Como otras muchas oraciones académicas harto más merecedoras de publicidad, este discurso hubiera quedado olvidado en los anaqueles de las bibliotecas oficiales si un querido amigo nuestro, el doctor Lluria, no hubiera tenido la generosidad de reimprimirlo a su costa, a fin de regalarlo a los estudiantes y a los aficionados a las tareas de laboratorio.
Cree el doctor Lluria (y Dios le pague tan hermosas ilusiones) que los consejos y advertencias contenidos en dicho trabajo, pueden ser, como emanados de un apasionamiento de la investigación, de algún provecho para promover el amor y entusiasmo de la juventud estudiosa hacia las empresas del laboratorio.

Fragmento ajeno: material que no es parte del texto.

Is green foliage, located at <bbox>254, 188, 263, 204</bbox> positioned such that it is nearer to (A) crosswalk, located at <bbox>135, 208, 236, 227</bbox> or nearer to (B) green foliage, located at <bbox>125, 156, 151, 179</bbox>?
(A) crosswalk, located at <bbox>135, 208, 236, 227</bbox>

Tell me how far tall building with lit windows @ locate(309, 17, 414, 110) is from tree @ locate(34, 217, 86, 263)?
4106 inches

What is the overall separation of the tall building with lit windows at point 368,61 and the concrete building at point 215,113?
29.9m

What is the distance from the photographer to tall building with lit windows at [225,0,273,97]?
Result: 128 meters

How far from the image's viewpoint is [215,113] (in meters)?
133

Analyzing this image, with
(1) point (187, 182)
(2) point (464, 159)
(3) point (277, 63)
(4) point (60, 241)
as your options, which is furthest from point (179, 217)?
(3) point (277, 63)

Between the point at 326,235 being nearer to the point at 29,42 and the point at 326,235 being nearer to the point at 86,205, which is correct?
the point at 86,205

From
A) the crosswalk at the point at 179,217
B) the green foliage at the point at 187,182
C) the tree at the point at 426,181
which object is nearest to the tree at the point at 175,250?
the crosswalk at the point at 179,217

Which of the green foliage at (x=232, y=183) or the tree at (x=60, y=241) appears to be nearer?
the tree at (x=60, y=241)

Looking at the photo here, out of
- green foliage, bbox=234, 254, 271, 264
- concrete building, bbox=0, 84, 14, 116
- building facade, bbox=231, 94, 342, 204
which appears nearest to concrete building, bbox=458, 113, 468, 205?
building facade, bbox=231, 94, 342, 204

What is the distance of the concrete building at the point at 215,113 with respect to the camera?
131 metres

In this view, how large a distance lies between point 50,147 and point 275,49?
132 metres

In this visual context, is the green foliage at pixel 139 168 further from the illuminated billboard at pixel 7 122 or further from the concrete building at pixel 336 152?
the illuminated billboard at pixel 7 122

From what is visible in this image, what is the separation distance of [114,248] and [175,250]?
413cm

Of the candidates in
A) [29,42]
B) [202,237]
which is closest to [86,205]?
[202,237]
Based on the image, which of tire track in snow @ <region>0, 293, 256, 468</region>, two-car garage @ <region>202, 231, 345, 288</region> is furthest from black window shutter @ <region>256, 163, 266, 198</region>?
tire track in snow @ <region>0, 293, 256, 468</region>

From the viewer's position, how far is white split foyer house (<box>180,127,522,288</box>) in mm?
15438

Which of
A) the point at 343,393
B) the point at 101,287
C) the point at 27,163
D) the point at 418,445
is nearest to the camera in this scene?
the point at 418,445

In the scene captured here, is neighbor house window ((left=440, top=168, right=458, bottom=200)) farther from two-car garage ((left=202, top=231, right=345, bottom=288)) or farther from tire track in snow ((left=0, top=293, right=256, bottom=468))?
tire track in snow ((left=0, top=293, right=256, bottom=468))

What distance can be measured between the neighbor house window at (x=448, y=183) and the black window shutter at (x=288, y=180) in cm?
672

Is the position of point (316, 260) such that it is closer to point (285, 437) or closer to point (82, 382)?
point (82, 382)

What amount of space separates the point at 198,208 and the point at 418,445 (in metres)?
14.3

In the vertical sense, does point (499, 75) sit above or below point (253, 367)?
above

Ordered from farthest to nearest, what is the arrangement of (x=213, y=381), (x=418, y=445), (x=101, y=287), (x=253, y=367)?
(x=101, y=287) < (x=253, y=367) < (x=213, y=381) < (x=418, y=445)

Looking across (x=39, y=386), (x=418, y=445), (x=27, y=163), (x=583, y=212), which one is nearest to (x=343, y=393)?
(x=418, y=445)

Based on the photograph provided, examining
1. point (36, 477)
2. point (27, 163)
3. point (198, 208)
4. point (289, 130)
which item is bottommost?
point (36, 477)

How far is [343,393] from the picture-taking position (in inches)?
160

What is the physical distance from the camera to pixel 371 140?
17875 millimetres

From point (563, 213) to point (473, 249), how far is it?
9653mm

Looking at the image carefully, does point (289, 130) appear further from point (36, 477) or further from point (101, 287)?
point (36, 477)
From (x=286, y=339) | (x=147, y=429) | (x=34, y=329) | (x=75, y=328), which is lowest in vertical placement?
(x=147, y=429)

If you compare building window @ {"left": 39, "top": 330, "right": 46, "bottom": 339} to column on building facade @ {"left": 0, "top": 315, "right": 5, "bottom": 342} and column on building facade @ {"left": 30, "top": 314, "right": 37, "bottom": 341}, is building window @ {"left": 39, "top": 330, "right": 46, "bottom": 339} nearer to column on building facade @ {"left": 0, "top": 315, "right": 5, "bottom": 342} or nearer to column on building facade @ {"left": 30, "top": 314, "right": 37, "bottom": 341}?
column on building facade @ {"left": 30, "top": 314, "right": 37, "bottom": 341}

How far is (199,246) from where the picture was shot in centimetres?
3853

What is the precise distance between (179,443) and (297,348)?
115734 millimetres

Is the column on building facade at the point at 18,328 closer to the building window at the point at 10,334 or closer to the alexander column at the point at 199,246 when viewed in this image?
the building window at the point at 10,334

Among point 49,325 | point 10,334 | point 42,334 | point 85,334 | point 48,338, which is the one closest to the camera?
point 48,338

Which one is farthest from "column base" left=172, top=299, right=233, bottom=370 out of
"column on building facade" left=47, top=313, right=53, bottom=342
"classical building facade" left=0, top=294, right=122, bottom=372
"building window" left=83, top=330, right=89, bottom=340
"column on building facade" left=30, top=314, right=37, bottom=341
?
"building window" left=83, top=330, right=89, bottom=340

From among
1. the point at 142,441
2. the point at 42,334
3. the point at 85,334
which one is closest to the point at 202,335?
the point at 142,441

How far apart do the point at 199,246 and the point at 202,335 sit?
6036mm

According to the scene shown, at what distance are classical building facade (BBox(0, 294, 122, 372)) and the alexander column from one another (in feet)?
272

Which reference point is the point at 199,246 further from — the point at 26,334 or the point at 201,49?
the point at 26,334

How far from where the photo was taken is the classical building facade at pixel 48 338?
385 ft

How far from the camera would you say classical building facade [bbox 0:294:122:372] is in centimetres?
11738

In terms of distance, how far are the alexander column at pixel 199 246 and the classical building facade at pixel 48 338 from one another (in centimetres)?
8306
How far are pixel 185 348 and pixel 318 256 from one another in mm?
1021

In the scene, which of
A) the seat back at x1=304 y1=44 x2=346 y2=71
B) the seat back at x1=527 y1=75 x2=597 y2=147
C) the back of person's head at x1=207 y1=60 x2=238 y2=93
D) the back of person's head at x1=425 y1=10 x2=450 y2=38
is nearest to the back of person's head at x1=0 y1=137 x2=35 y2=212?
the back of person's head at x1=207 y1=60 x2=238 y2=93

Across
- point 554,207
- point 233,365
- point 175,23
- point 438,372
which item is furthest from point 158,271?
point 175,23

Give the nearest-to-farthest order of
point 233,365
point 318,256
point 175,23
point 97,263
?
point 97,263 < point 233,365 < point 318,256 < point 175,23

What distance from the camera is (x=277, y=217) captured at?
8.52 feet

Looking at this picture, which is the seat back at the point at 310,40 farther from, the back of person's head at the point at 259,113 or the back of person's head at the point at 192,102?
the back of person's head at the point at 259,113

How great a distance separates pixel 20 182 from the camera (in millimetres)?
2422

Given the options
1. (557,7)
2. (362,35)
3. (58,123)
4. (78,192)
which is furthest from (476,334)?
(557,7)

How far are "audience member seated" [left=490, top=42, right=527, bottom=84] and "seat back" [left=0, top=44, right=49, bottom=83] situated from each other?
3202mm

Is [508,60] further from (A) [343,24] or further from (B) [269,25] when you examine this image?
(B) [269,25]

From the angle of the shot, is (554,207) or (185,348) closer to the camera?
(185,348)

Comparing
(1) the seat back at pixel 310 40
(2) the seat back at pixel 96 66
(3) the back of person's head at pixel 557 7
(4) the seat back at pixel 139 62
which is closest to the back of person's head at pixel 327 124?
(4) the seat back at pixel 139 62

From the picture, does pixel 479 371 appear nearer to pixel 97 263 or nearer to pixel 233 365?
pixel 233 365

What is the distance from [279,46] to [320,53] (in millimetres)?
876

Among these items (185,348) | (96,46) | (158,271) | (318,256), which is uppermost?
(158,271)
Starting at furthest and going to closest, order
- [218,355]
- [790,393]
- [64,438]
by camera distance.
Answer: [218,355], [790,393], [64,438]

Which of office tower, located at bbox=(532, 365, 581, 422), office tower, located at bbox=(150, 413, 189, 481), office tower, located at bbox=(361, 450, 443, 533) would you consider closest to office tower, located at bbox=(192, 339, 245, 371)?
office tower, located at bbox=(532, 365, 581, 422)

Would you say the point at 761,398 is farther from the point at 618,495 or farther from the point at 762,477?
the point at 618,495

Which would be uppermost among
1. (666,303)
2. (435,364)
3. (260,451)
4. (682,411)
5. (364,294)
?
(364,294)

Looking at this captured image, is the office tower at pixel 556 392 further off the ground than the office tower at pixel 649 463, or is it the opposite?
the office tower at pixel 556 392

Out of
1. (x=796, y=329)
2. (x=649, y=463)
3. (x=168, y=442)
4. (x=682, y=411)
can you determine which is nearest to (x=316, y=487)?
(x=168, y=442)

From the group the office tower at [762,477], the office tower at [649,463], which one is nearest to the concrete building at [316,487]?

Ignoro si, en efecto, los referidos consejos, expuestos con fervor y entusiasmo quizá un tanto exagerado e ingenuos, tendrán positiva utilidad para el efecto de formar investigadores. Por mi parte, diré solamente que, acaso por no haberlos recibido de ninguno de mis deudos o profesores cuando concebí el temerario empeño de consagrarme a la religión del laboratorio, perdí, en tentativas inútiles, lo mejor de mi investigación científica. ¡En cuántas ocasiones me sucedió, por ignorar las fuentes bibliográficas (y desgraciadamente no siempre por falta de diligencia, sino de recursos pecuniarios) y no encontrar un guía orientador, descubrir hechos anatómicos ya por entonces divulgados en lenguas que ignoraba y que ignoran también aquellos que debieron saberlas!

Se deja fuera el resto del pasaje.